The Laboratory of Cell Biochemistry and Topogenetic Regulation, College of Bioengineering, Faculty of Medical Sciences, Chongqing University, No. 174 Shazheng Street, Shapingba District, Chongqing 400044, China.
Chongqing University Jiangjin Hospital, School of Medicine, Chongqing University, No. 725 Jiangzhou Avenue, Dingshan Street, Jiangjin District, Chongqing 402260, China.
Cells. 2022 Jun 21;11(13):1981. doi: 10.3390/cells11131981.

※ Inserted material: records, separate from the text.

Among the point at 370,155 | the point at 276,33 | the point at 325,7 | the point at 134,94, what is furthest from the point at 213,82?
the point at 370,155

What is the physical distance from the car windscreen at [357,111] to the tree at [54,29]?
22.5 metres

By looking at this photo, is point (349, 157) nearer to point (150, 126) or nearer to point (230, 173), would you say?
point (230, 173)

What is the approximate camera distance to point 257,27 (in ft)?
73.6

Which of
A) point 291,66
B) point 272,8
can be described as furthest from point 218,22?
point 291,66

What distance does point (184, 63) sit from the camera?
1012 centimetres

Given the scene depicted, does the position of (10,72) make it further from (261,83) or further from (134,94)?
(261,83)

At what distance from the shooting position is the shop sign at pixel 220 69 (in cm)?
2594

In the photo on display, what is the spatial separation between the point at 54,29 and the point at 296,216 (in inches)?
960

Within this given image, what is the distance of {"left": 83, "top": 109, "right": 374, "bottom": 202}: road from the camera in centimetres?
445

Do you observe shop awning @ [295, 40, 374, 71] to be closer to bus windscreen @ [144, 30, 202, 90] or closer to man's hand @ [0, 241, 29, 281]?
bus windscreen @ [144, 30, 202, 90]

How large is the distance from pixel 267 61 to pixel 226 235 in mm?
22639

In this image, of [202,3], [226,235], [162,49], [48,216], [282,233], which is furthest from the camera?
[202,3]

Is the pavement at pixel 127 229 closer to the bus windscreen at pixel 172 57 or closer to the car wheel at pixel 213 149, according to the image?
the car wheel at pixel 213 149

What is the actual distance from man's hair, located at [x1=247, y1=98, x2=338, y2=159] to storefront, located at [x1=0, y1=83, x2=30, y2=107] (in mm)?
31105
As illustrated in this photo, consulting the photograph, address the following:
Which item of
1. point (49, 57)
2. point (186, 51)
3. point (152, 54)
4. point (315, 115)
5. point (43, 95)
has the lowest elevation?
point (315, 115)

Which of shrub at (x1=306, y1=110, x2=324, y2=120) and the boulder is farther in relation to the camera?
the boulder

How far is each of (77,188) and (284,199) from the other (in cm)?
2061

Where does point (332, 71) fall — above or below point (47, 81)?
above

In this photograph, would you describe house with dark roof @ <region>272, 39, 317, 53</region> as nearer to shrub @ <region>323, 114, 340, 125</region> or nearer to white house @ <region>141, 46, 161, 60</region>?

Consistently, the high metastasis of cancer cells is the bottleneck in the process of tumor treatment. In this process of metastasis, a pivotal role is executed by epithelial-mesenchymal transition (EMT). The epithelial-to-mesenchymal transformation was first proposed to occur during embryonic development. Later, its important role in explaining embryonic developmental processes was widely reported. Recently, EMT and its intermediate state were also identified as crucial drivers in tumor progression with the gradual deepening of research. To gain insights into the potential mechanism, increasing attention has been focused on the EMT-related transcription factors. Correspondingly, miRNAs target transcription factors to control the EMT process of tumor cells in different types of cancers, while there are still many exciting and challenging questions about the phenomenon of microRNA regulation of cancer EMT. We describe the relevant mechanisms of miRNAs regulating EMT, and trace the regulatory roles and functions of major EMT-related transcription factors, including Snail, Twist, zinc finger E-box-binding homeobox (ZEB), and other families. In addition, on the basis of the complex regulatory network, we hope that the exploration of the regulatory relationship of non-transcription factors will provide a better understanding of EMT and cancer metastasis. The identification of the mechanism leading to the activation of EMT programs during diverse disease processes also provides a new protocol for the plasticity of distinct cellular phenotypes and possible therapeutic interventions. Here, we summarize the recent progress in this direction, with a promising path for further insight into this fast-moving field.
癌细胞的高转移一直是肿瘤治疗过程中的瓶颈。在这个转移过程中,上皮间质转化(EMT)起着关键作用。上皮间质转化最初是在胚胎发育过程中提出的。后来,其在解释胚胎发育过程中的重要作用被广泛报道。最近,随着研究的深入,EMT 及其中间状态也被确定为肿瘤进展的关键驱动因素。为了深入了解潜在的机制,人们越来越关注 EMT 相关的转录因子。相应地,miRNA 通过靶向转录因子来控制不同类型癌症中肿瘤细胞的 EMT 过程,但关于 miRNA 调节癌症 EMT 的现象仍有许多令人兴奋和具有挑战性的问题。我们描述了 miRNA 调节 EMT 的相关机制,并追溯了主要 EMT 相关转录因子(包括 Snail、Twist、锌指 E 盒结合同源盒(ZEB)等家族)的调节作用和功能。此外,在复杂的调控网络基础上,我们希望对非转录因子调控关系的探索将为 EMT 和癌症转移提供更好的理解。识别 EMT 程序在不同疾病过程中激活的机制也为不同细胞表型的可塑性和可能的治疗干预提供了新的方案。在这里,我们总结了这一方向的最新进展,为进一步深入了解这一快速发展的领域提供了一条有希望的途径。